From results presented herein, we make the following suggestions: (1) For subgroup A, B and C with a low CVH level, patients should improve diet quality, change dietary behaviors [42] and enhance aerobic exercises [43]; (2) For subgroup D, more attention can be paid to screening for retinopathy; (3) More attention should be paid to all-cause mortality in patients with diabetes, especially for subgroups C; (4) More attention should be paid to screening for NAFLD and advanced liver fibrosis for subgroup A, C and D.

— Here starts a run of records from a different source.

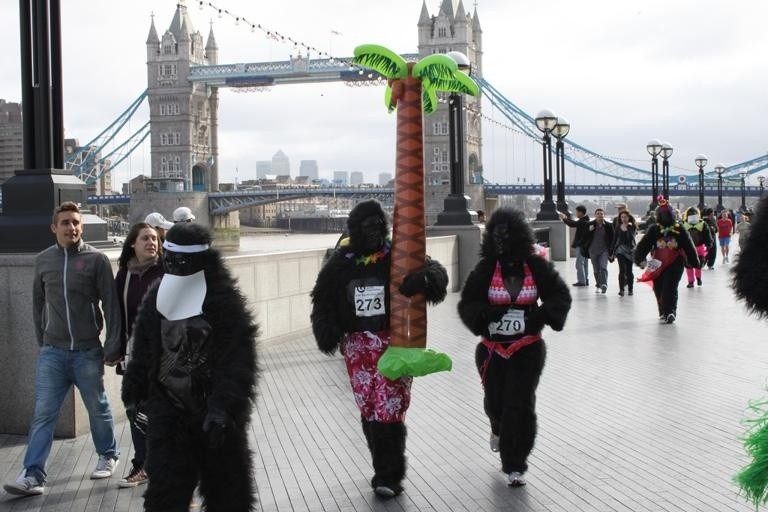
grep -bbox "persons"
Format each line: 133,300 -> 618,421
476,209 -> 487,223
113,206 -> 196,486
556,195 -> 754,325
4,201 -> 121,496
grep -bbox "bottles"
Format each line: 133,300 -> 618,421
615,203 -> 627,208
146,207 -> 195,230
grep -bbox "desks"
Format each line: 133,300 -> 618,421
693,154 -> 766,216
430,50 -> 480,227
658,142 -> 675,202
646,139 -> 663,217
548,117 -> 576,223
534,108 -> 564,222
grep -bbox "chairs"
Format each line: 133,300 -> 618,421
90,455 -> 119,478
4,477 -> 43,495
507,472 -> 526,486
619,290 -> 633,295
601,284 -> 606,293
659,313 -> 675,324
687,279 -> 702,288
491,433 -> 499,452
119,467 -> 149,487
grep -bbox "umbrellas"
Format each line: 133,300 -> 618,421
574,283 -> 585,286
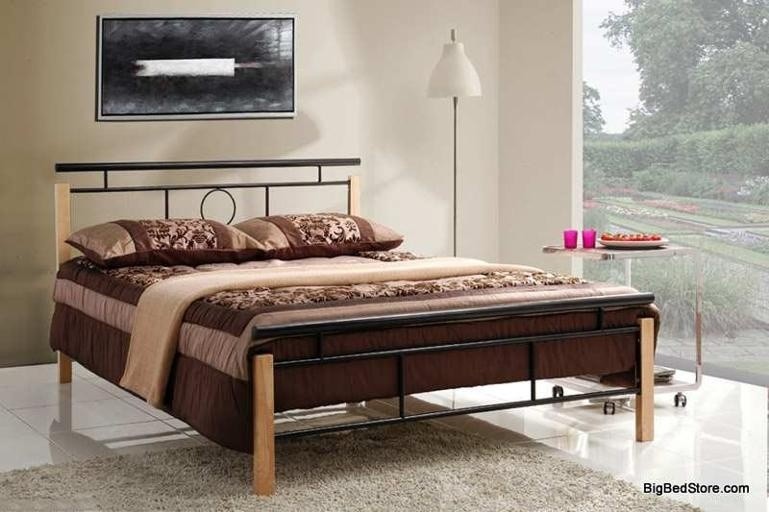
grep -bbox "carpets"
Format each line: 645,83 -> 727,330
1,420 -> 706,512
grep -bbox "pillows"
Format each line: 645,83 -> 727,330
64,219 -> 268,269
232,214 -> 404,260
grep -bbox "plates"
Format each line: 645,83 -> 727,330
596,234 -> 670,248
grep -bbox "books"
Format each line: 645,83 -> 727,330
575,363 -> 676,385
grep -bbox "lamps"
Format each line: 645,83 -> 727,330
426,28 -> 483,257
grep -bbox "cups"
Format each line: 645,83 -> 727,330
563,229 -> 596,249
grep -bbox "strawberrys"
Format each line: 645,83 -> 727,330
602,232 -> 661,240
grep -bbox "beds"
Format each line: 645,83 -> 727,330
53,158 -> 656,496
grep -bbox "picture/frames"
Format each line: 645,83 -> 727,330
95,14 -> 297,121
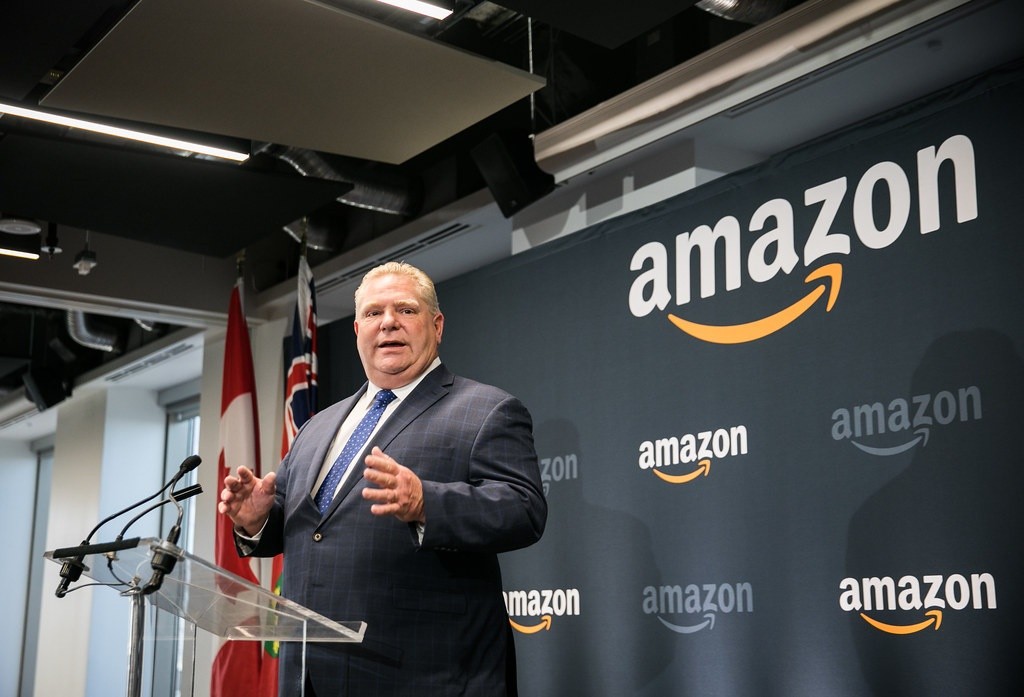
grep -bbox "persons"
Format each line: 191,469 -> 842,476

The strengths of this study lie in several aspects. First, we used nine cycles data from the NHANES, which provided a large nationally representative sample of diabetes to analyze. Second, this study conducted a relatively full risk prediction comparison, including the prevalence of CVH, chronic kidney diseases, retinopathy, nonalcoholic fatty liver disease, advanced liver fibrosis, as well as the risks of mortality many years later. Third, the logistic and Cox models were adjusted for several potential confounding factors, including demographic, socioeconomic, lifestyle information, disease history, medication history, etc. However, there are still some limitations. First, as we all know that FPG had a high glycemic variability, and can’t represent islet function stably. It was less stable than HbA1c, but had a stronger correlation with HOMA2-B (β-cell function), as shown by their weighted coefficient: −0.50 for FPG, and −0.36 for HbA1c. This was consistent with the research of Cuiliu Li et al. that FPG showed stronger correlations with indices for β-cell function than HbA1c [44]. In the future, an index similar to TyG index may be developed to represent the function of islet stably. Second, althoughpatients who were diagnosed with diabetes younger than 30 were excluded, type 1 diabetes may also confound our results. In addition, our study has only been validated in the U.S. population, further studies in additional populations are warranted.

Conclusion

Instead of k-means grouping, we used thresholds of FPG, TyG and BMI to stratify T2D patients into different subgroups. This approach is more practical and easily adopted by clinicians, since it can identify specific subgroup risks, and help clinicians make specific treatment recommendations for people with diabetes. Moreover, fasting glucose, triglycerides and BMI are convenient for detection that can be performed in the primary medical care setting, which has implications for appropriate management, and will go a long way in reducing the complications.